Written task:
Name every person identified by name in the article on rail racing below.

Extract:
Restored 1955 Rail-Racing Mercedes W196,
Originally Built by Walkden Fisher
by Russell Sheldon
Dec. 12, 2004
Although the origins of electric model cars can be traced back to the turn of the 20th century,
it is generally accepted that slot car racing is a direct descendent of rail racing, which was
popular from the mid to late 1950s.
D.J. Laidlaw-Dickson, editor of Model Maker magazine, credits Geoffrey Deason as the founder of
rail-racing, which led directly to slot racing as we know it today. Deason wrote an article
for Model Maker in 1948, suggesting that battery-driven cars could be raced on small indoor tracks
guided by wooden rails. The idea appears to have been an adaptation of the king-size outdoor tracks
long used in England and the USA (where they originated) for racing diesel and gasoline engine cars.
These big cars, built to a scale of 1/18th to 1/16th, ran largely uncontrolled on sprawling tracks,
held on a rail by a pair of spool-shaped devices known as 'zonkers'.
Late in 1954, one reader wrote to Model Maker to say that he had installed an electric motor in
a wind-up toy car that ran on a slightly raised rail, from which it picked up current.

Given data:
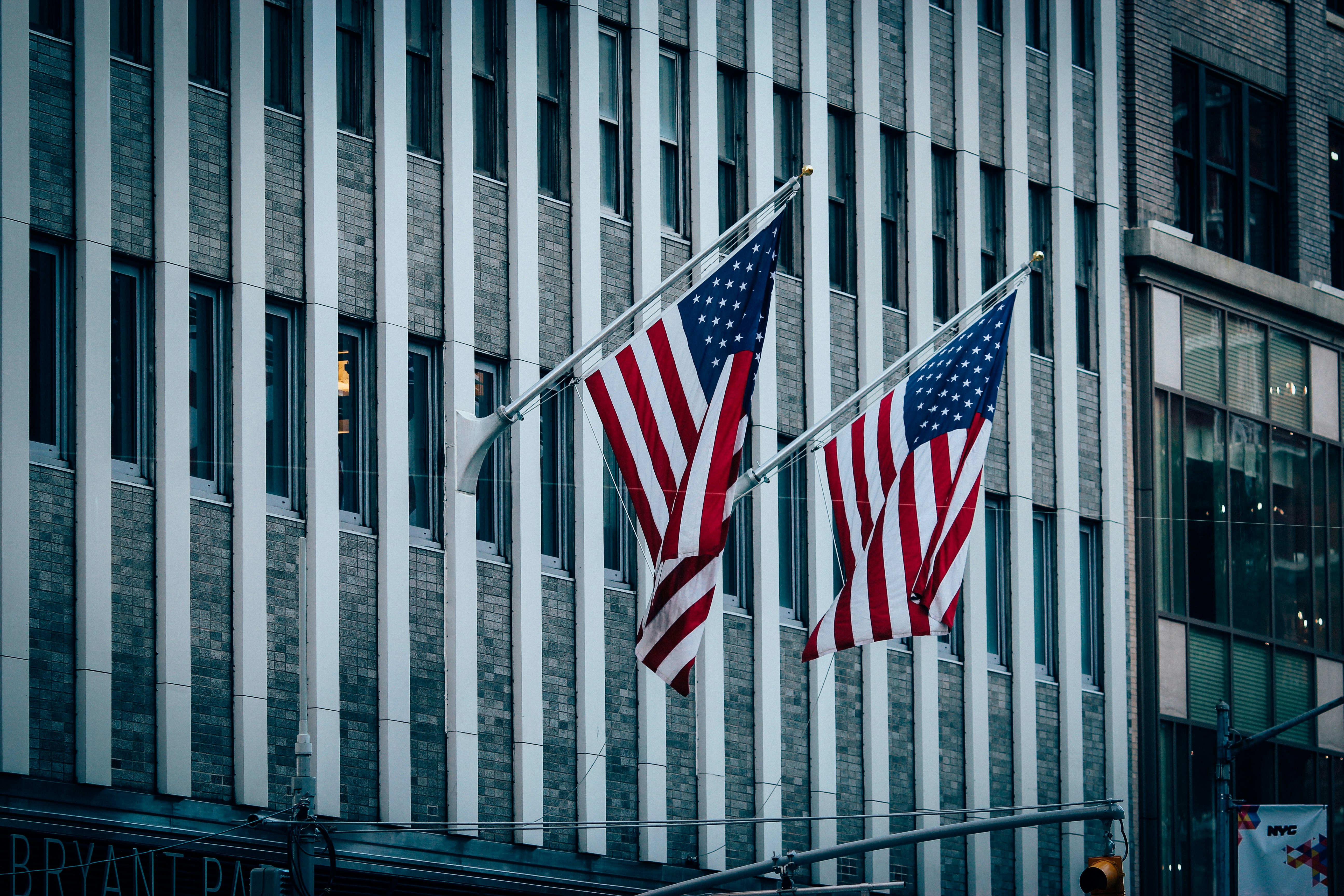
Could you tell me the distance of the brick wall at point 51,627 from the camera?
21.2 m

Result of the exercise:
Walkden Fisher, Russell Sheldon, D.J. Laidlaw-Dickson, Geoffrey Deason